At the FPT Techday 2019 in November, Nguyen Anh Nguyen, Deputy General Director of Masan, said that one of the key challenges the corporation faces is distribution as global giants enter the Vietnamese market.

"Alibaba and Amazon have begun entering Vietnam, and they are no ordinary competitors. If Vietnamese manufacturers, including Masan, are not careful, in three to five years we may still have our brand building and production capabilities, but we would have lost the distribution market," Nguyen said.

Although acquiring control of the Vinmart network would allow Masan to absorb intermediary profits in the long term, joining the distribution market still poses major challenges in the short term, especially profit-wise.

Last year, Masan Consumer Corporation reported pre-tax profits of VND3.8 trillion ($164.09 million), while VinCommerce lost VND5.1 trillion ($220.23 million). 

On Tuesday, when the new of the merger was announced, MSN shares of Masan Group on the Ho Chi Minh Stock Exchange crashed 7 percent, the lowest they could go in a trading day, wiping VND5.6 trillion off the stock’s market capitalization. As of 11.10 am on Wednesday, the stock had lost and additional 4.2 percent.

Retail is one of new industries in Vietnam that maintains a yearly double digit growth.
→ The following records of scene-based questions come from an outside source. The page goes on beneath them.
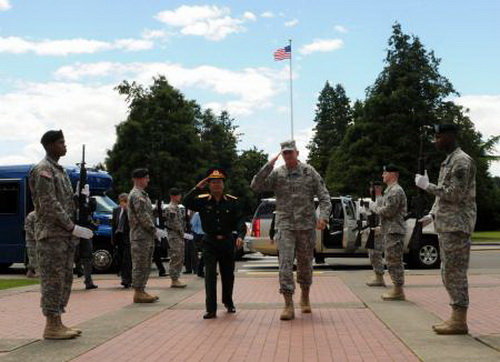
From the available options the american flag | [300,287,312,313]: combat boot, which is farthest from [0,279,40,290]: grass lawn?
the american flag

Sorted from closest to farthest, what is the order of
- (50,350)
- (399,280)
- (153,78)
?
(50,350) < (399,280) < (153,78)

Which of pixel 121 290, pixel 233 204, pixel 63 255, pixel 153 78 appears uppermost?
pixel 153 78

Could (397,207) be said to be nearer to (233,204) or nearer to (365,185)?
(233,204)

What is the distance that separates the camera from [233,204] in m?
9.41

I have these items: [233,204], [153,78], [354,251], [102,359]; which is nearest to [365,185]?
[153,78]

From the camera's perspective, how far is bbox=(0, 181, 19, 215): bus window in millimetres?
18484

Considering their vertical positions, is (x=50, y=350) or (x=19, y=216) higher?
(x=19, y=216)

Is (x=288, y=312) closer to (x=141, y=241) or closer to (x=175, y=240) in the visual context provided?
A: (x=141, y=241)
Latest statistics from MB Securities (MBS) show that by the end of 2017, the market was worth around $142 billion, or 59 percent of GDP, expanding at a compound annual growth rate (CAGR) of 13 percent, almost double 2017’s GDP growth rate.

With the fastest growing middle class in the Asia-Pacific region, over 50 percent of the population of working age, and over 40 percent under 24 years old, Vietnam’s retail market is forecast to maintain explosive growth in the coming years, and could reach 27 percent CAGR by 2020, according to a Deloitte report.

According to data produced at the annual Vietnam Mergers and Acquisition Forum (MAF) in August, property, consumer goods, and retail are the sectors expected to lead the M&A market in 2019.

Of the $9.3 billion worth of deals in the 12 months leading to July this year, real estate-construction, multi-sector businesses and consumer goods accounted for 20 percent, 19.7 percent and 11 percent respectively, according to official figures.